The chap with the cute cleft in his chin appeared from behind. “Jack Paar. Nice to see you again.” He wedged himself between tables and sat down next to Marcus to allow Billy and Dona Travilla easier access to the last two seats.
“I didn’t expect to stand out quite so—distinctly.” Billy motioned for the waiter.
“We were nearly shown the exit,” Marcus said, “but thankfully Gwennie here had the presence of mind to head off a scene.”
Marilyn nudged Gwendolyn. “I always suspected you’d be a cool head in a crisis.”
It had been just a couple of months since the perfume launch at Bullocks, but the changes in Marilyn were plainly evident. She carried herself with greater poise. The pronounced wiggle in her walk had given way to a graceful sway. Every movement declared, This is me. Look or ignore. Like me or don’t.
A slight frown shot across her radiant face. “What?” she asked Gwendolyn.

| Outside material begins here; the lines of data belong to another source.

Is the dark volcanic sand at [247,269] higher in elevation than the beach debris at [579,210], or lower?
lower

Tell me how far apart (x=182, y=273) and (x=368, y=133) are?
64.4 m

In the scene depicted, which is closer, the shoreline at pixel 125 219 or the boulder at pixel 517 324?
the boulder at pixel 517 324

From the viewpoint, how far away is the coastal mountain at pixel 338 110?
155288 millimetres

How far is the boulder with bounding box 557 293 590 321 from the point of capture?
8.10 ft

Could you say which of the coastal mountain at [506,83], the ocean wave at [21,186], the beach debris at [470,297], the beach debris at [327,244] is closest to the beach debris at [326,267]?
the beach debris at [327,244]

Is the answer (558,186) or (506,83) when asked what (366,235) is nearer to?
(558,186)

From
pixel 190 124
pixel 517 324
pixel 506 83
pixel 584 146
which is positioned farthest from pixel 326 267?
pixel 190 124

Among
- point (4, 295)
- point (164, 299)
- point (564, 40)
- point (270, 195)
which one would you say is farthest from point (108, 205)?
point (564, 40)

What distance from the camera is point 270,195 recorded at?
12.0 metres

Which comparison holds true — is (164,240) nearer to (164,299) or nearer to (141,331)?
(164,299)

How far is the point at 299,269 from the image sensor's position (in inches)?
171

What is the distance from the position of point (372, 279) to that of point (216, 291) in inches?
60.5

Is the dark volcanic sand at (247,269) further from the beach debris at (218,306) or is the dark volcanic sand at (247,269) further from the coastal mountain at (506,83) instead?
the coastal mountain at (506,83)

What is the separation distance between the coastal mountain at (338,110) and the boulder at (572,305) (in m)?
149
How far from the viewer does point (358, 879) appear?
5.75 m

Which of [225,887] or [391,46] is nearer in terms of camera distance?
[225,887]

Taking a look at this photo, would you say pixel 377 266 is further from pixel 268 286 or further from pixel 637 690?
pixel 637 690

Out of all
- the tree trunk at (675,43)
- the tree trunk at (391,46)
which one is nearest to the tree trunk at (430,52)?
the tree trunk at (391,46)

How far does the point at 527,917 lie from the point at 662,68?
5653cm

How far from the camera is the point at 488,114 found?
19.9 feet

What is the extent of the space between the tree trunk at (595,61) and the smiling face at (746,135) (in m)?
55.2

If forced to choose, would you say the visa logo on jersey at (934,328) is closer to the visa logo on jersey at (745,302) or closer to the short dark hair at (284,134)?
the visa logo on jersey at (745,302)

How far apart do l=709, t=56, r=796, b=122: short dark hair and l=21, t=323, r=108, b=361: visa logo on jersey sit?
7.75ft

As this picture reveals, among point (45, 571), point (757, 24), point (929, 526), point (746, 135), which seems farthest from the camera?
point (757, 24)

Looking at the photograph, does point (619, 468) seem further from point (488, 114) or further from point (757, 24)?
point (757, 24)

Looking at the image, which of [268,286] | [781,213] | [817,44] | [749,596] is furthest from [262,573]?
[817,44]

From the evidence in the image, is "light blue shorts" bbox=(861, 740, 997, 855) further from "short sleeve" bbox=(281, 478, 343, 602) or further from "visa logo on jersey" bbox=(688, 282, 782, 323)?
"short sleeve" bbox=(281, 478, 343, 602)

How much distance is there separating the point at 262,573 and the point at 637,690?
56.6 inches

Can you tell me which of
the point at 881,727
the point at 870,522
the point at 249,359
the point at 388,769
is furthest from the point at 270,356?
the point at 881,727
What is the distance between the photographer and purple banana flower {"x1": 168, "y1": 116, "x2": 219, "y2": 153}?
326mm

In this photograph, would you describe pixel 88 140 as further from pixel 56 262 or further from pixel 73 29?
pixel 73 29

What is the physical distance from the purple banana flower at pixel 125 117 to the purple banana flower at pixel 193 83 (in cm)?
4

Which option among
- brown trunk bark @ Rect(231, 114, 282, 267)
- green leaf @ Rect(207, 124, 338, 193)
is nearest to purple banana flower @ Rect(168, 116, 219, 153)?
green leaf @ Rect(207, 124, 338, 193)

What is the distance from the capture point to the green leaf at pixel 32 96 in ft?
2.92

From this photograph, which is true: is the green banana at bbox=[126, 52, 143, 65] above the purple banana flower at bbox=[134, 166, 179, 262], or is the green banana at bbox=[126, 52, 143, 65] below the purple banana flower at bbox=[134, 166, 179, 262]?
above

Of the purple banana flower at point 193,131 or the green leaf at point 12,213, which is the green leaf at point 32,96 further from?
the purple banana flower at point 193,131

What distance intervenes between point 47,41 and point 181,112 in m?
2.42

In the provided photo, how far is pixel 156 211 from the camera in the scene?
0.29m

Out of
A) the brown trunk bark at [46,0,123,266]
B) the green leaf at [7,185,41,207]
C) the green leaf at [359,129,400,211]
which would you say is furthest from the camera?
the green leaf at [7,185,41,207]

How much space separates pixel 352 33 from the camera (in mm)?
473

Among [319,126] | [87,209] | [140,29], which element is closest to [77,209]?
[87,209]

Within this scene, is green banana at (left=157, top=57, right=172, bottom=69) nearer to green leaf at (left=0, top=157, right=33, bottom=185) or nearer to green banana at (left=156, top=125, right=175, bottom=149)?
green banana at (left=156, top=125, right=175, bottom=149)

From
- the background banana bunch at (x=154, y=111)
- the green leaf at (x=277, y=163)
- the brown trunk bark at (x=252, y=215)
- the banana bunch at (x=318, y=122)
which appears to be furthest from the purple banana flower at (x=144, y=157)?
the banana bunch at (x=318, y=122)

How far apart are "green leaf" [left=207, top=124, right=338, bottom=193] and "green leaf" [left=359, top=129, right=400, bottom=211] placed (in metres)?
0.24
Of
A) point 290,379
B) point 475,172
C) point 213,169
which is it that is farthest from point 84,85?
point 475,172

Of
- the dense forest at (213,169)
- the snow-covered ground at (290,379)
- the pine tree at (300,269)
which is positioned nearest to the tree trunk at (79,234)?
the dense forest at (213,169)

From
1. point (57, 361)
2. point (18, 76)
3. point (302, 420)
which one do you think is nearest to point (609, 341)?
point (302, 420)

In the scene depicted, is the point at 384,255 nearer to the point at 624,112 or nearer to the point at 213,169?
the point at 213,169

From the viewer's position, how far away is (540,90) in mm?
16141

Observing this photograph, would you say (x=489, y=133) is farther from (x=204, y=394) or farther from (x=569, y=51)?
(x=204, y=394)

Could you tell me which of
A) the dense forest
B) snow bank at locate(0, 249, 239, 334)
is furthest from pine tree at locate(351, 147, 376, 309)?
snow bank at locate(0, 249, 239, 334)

“Looks like someone’s been getting full marks at charm school.”
Marilyn lifted her blue eyes toward the smoky ceiling. “When they put you under contract, they get their money’s worth. Acting lessons, singing coach, voice teacher, dance class, deportment, publicity photos, costume fittings.”
“You mean you don’t just stand there and emote?”
“That’s the ever-loving least of it.” She stared at the empty stage in contemplation. “Well, maybe not the least, but what it takes to get in front of a camera, it’s like Niagara Falls—it never ends!”
The waiter was depositing a round of drinks onto the cramped table when the house lights dimmed and Ella Fitzgerald made her entrance amid a barrage of applause and whistles. She’d swept her hair into an updo and crowned her head with curls. The style flattered her full face, and so did the rhinestones encircling her neck. But as Gwendolyn’s eyes lowered to take in the dress, her mouth dropped open.
* * *
They begged Ella for a fourth encore, but three was her limit. The Dunbar’s house lights came up, leaving Gwendolyn wrung out. The woman could turn a note by putting an extra puff of air behind it and spin it like a billiard ball as she broke your heart while you weren’t looking.
Gwendolyn turned to Dona. “Is she always that breathtaking?
“Always.”
“How many times have you seen her?”
“Oh, tons! Ella and I are good friends. In fact, we’re heading backstage now to say hello. Would you like to come?” Dona rose to her feet and pointed to a side door. “She’s right through there.”
The backstage area wasn’t the tumult Gwendolyn expected. Two crewmembers were stowing away lights and ropes, and the drummer shared a cigarette with the pianist, but otherwise it was deserted.
A red door stood slightly ajar. Dona knocked and pushed it open. “I hope you’re decent!” She stepped into the dressing room, motioning for everyone to follow her.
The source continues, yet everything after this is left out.